I visited the Crimea to research my biography of Mary Seacole and came home with a sprig of aromatic herbs from the site of her ‘British Hotel’ and clinic. I like to think the plant was a modern descendant of Mary’s own personal pharmacopoeia. It’s dried to a powder now, but someone in Balaklava gave me the cartouche or medallion from a bottle of claret (or something similar) also found close to Mary’s temporary Crimean home. Surely the wine came from the generous cellars of ‘Seacole and Day’? Here it is.
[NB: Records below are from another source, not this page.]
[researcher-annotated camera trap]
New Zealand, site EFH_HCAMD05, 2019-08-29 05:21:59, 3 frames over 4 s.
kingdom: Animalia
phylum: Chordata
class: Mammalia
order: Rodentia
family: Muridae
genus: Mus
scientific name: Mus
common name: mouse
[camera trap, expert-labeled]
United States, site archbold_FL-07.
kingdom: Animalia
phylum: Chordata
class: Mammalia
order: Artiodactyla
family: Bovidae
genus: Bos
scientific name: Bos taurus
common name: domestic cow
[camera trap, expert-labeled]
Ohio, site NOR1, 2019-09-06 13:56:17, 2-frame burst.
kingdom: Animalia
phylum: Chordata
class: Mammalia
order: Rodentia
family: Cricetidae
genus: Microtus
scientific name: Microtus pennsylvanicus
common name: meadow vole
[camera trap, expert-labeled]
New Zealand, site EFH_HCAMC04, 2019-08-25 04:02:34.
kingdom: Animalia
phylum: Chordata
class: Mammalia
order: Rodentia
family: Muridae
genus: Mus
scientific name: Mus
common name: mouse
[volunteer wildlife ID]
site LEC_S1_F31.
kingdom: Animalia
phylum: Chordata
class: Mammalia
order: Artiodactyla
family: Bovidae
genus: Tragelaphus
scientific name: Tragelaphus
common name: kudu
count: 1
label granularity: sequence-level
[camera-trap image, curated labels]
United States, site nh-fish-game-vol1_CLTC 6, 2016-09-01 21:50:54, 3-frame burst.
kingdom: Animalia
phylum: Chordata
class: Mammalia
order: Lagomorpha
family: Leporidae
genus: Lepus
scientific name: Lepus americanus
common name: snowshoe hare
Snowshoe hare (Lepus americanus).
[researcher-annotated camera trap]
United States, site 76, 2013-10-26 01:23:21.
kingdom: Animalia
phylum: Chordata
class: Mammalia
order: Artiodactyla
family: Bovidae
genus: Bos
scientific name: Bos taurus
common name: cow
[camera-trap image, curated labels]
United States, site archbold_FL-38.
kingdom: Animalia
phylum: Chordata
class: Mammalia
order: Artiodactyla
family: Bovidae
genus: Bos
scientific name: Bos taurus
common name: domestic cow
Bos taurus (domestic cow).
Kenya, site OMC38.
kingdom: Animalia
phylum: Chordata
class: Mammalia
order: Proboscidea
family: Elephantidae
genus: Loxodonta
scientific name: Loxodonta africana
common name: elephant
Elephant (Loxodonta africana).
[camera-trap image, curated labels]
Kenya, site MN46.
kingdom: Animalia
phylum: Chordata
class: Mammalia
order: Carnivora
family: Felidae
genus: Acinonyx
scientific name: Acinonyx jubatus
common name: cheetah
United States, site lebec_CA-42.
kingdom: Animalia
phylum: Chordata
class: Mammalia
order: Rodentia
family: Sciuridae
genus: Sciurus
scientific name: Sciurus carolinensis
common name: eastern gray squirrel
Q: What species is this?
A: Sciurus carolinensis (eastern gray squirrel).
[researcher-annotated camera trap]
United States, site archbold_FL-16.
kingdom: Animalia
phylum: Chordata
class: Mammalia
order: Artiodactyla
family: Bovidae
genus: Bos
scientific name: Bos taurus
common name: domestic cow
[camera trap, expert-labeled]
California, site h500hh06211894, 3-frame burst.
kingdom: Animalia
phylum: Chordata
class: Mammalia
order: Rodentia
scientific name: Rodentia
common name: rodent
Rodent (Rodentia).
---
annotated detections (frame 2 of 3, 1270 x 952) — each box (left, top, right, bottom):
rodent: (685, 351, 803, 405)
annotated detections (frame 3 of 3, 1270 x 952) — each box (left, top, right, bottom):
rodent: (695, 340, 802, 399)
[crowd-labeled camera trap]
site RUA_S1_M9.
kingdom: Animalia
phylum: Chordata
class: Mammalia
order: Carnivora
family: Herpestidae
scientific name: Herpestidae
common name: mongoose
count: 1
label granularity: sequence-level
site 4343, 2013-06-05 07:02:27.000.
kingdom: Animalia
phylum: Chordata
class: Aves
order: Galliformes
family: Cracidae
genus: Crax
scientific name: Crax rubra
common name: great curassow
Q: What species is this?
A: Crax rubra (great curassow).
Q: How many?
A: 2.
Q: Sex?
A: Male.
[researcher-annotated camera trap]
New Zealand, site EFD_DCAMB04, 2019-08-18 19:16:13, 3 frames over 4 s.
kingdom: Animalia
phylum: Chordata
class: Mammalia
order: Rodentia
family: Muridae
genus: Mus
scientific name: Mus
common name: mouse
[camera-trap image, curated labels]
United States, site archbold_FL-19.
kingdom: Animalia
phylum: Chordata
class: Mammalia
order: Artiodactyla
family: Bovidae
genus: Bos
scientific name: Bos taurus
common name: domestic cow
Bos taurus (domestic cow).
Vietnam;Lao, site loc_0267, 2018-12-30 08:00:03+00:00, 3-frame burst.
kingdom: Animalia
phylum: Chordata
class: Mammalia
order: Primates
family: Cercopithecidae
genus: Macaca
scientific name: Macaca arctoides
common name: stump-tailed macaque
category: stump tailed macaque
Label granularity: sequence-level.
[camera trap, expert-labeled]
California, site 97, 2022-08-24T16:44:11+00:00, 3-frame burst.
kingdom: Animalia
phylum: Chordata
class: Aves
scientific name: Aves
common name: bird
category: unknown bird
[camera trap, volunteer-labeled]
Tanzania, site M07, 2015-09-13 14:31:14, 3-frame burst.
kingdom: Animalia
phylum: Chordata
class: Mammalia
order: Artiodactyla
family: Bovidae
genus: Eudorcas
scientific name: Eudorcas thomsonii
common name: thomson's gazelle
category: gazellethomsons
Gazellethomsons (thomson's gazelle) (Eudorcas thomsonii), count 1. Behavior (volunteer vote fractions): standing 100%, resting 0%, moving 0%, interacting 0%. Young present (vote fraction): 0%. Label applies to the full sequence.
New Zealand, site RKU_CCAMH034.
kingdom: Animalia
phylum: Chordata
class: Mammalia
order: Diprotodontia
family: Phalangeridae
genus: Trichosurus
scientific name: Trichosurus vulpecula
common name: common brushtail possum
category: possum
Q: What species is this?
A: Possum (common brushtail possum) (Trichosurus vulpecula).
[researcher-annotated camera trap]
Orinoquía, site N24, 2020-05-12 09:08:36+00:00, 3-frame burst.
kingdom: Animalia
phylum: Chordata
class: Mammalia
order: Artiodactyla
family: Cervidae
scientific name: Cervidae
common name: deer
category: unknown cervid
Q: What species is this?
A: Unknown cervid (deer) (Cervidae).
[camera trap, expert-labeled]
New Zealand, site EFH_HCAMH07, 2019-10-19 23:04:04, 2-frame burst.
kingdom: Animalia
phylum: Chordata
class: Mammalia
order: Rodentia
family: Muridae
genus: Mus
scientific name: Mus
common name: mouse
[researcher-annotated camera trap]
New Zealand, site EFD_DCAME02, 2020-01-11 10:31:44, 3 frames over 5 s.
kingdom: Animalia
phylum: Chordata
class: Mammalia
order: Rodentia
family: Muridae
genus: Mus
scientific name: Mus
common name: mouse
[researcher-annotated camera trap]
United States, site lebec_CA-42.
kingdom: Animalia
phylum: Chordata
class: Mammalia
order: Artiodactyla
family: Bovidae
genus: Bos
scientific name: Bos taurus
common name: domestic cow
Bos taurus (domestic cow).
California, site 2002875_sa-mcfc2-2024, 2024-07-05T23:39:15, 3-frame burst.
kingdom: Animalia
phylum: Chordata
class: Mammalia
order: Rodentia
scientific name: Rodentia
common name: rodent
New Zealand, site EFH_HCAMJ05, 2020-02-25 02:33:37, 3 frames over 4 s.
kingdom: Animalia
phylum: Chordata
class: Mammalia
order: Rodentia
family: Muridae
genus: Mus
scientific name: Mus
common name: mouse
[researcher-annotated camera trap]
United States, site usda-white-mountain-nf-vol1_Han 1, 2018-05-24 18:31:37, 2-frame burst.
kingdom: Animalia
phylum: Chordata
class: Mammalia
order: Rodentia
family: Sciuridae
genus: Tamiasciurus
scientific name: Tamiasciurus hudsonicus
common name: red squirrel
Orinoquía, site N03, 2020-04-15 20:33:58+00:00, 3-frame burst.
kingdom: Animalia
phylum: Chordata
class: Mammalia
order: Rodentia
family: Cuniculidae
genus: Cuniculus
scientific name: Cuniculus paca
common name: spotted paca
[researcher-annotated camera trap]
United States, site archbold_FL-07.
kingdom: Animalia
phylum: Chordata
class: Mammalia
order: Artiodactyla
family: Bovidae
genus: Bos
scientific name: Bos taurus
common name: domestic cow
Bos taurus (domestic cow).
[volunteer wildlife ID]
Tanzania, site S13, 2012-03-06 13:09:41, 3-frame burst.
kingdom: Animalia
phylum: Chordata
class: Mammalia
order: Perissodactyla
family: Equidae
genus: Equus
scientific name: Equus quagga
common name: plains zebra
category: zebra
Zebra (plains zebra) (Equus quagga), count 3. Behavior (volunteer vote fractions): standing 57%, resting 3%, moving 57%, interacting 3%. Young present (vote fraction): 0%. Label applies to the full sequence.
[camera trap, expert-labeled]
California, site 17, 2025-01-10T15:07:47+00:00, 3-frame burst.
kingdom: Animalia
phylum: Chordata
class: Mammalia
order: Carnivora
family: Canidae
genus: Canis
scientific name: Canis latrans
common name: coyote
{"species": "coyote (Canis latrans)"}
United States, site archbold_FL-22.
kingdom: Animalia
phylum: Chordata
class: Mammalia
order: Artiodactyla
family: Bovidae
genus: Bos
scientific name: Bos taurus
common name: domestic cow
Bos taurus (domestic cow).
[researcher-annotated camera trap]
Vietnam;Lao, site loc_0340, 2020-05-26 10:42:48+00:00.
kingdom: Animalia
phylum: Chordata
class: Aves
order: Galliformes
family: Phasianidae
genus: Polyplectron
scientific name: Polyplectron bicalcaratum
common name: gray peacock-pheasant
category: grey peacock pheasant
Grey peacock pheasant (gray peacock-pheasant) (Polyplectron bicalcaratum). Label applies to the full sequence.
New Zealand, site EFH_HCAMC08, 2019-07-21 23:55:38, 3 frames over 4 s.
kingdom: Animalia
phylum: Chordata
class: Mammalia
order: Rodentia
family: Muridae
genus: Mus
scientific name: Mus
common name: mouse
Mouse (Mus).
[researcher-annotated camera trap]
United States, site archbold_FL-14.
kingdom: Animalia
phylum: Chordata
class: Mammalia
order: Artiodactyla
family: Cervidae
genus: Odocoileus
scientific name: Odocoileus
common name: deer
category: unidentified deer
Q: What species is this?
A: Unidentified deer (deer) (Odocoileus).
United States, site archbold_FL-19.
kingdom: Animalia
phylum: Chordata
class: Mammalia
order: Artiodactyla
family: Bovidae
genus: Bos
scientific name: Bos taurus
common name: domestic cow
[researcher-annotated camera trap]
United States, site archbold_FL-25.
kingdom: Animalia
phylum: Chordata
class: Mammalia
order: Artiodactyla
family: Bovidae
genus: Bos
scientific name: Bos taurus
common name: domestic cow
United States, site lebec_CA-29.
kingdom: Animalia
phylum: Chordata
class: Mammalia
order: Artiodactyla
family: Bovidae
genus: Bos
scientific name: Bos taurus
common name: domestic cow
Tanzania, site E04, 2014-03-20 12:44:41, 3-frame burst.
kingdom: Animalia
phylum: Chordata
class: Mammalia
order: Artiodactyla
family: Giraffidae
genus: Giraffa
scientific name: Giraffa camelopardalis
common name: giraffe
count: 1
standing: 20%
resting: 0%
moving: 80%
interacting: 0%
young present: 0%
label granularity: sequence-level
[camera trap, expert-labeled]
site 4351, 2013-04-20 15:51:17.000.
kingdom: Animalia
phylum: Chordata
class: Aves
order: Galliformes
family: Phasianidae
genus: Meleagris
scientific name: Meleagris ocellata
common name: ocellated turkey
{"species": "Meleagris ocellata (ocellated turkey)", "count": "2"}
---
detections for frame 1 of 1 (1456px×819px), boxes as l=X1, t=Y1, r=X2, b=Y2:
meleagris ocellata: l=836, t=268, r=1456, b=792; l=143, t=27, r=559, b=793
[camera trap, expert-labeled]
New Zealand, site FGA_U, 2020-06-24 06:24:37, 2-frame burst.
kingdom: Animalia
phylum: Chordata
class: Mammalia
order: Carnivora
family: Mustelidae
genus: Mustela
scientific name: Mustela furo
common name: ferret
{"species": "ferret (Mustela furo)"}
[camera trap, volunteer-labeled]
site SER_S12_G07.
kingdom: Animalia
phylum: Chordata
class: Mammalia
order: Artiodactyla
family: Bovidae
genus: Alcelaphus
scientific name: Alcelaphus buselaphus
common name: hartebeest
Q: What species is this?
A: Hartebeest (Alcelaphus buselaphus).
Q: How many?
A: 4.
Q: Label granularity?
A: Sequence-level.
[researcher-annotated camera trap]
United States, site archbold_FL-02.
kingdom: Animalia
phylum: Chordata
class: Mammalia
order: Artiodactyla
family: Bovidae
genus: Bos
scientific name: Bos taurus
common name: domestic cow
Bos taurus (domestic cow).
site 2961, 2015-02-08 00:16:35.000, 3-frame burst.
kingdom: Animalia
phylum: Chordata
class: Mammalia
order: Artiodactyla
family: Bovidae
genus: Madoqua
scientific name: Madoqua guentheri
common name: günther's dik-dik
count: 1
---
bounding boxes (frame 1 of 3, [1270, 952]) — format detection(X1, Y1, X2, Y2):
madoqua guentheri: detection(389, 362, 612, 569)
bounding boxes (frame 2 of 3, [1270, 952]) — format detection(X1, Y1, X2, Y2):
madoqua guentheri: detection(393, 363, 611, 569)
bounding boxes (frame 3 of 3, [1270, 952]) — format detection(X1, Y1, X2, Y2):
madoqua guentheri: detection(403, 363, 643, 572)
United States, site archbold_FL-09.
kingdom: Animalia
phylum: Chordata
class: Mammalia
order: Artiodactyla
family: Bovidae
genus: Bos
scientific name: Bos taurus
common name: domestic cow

As the faithful few who follow this Blog will know, the book I’ve just finished is called In the Family Way and is about the experience of illegitimacy for parents and children between the Great War and the Swinging Sixties. Will I keep a souvenir of this one? Nothing tangible, no. But there is an image described to me during my research that stays in my mind and will continue to do so long after the book is forgotten. It’s of a woman in her sixties taking a bundle of clean laundry from the airing cupboard. The bundle is warm, heavy, and smells sweet. This is something many of us do without thinking, several times a week. For my contributor, though, the act has painful significance. Holding that bundle in her arms reminds her of the last time she held her baby son before relinquishing him for adoption decades ago and quietly, she weeps. That’s her souvenir.